Metamorfosi o trasformazione?
Bion, a proposito dei mutamenti attivati da un percorso terapeutico, parlava di "trasformazione", intendendo con questo termine la possibilità di prendere finalmente le distanze dai condizionamenti esterni (tipicamente quelli familiari) per ascoltare la voce del proprio desiderio. Ciò a partire non da un netto rifiuto dell'eredità familiare, ma da un suo riconoscimento. Solo riconoscendo le proprie radici si può diventare se stessi. La liberazione dalle catene del passato avviene sempre sullo sfondo di una rivisitazione critica della propria storia, che non mira a negarla, rifiutarla, cancellarla, bensì ad accettarla come parte fondante di sè e che tuttavia non riassume, non riassorbe tutto il nostro essere.
L'autentica trasformazione va però distinta da una figura in apparenza simile, ma che a ben vedere non vi ha proprio nulla a che vedere. Si tratta della " metamorfosi", ovvero di una serie di cambiamenti continui, solo superficiali, inconcludenti. Qui manca del tutto la dimensione dell'autenticità, della scoperta del proprio desiderio e della dedizione necessaria perché si realizzi.

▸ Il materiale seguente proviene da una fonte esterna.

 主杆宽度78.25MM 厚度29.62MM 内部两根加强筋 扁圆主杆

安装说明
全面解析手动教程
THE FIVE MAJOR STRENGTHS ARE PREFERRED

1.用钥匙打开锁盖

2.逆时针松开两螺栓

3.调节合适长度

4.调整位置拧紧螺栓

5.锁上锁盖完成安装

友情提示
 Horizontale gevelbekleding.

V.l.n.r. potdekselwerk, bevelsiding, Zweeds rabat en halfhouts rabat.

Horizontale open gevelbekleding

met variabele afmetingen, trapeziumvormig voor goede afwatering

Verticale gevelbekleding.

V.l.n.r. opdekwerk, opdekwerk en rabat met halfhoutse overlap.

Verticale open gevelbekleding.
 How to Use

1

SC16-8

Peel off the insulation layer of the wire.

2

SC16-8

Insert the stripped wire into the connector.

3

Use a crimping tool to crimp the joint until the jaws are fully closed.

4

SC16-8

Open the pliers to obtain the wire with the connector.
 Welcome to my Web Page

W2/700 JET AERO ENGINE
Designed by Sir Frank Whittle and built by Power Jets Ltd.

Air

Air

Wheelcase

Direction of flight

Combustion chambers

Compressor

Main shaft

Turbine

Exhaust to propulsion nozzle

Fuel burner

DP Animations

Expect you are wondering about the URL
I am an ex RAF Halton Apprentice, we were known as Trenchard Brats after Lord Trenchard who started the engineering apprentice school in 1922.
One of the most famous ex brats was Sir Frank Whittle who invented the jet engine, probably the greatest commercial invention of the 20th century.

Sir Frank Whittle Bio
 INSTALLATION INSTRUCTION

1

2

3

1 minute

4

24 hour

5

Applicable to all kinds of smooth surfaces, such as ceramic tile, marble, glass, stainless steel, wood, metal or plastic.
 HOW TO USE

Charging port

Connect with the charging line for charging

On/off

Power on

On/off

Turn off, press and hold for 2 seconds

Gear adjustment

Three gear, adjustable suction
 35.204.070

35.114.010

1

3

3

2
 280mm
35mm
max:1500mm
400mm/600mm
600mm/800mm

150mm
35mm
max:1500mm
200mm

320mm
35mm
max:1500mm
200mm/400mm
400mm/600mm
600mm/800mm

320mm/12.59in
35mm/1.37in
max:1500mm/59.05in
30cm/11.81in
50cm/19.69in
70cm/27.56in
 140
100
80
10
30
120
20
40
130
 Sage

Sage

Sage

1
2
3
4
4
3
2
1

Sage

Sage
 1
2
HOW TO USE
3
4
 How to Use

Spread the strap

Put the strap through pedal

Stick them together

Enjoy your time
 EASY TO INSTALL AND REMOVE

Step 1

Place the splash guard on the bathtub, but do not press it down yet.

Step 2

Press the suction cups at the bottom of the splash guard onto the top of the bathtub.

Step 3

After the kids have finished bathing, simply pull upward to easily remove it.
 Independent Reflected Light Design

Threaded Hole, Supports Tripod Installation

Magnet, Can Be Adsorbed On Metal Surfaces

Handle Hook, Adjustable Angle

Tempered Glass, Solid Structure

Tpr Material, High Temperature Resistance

La metamorfosi è di facciata, non ha sostanza. È un falso movimento, assomiglia ad un capriccio, come viene se ne va. Di fatto non riflette un movimento di vera separazione dall'altro, bensì il permanere di una certa dipendenza nei suoi confronti. Non comporta la scelta per ciò che riflette un'aspirazione intima e personale ma rimane nella logica mimetica del fare le cose che fanno gli altri, che possono piacere agli altri, camaleonticamente. E, come tutte le azioni portate avanti per pura seduzione o compiacenza, porta presto o tardi all'insoddisfazione.
Un percorso psicoanaliticamente orientato può dunque aiutare chi si trova impigliato nella rete dell'insoddisfazione cronica e della noia ad inoltrarsi in un processo di trasformazione. Che in quanto tale richiede tempo, fatica, costanza e disponibilità a guardare indietro nel tempo. Non tanto per sostare nella nostalgia del passato, nel rimpianto o nella rabbia, ma per recuperare il contatto con ciò che si è stati in vista di quello che si vuole diventare.
Conoscere a fondo il "potere di ieri" fa sì che se ne possa prendere le distanze e depotenziare la forza. Recuperando così la libertà di dedicarsi a qualcosa di originale, di veramente singolare ed inimitabile. A partire magari proprio da un inciampo, da un fallimento, da un errore, dalla consapevolezza dei propri limiti, fondamentale per convogliare le proprie energie nella direzione che più ci appartiene.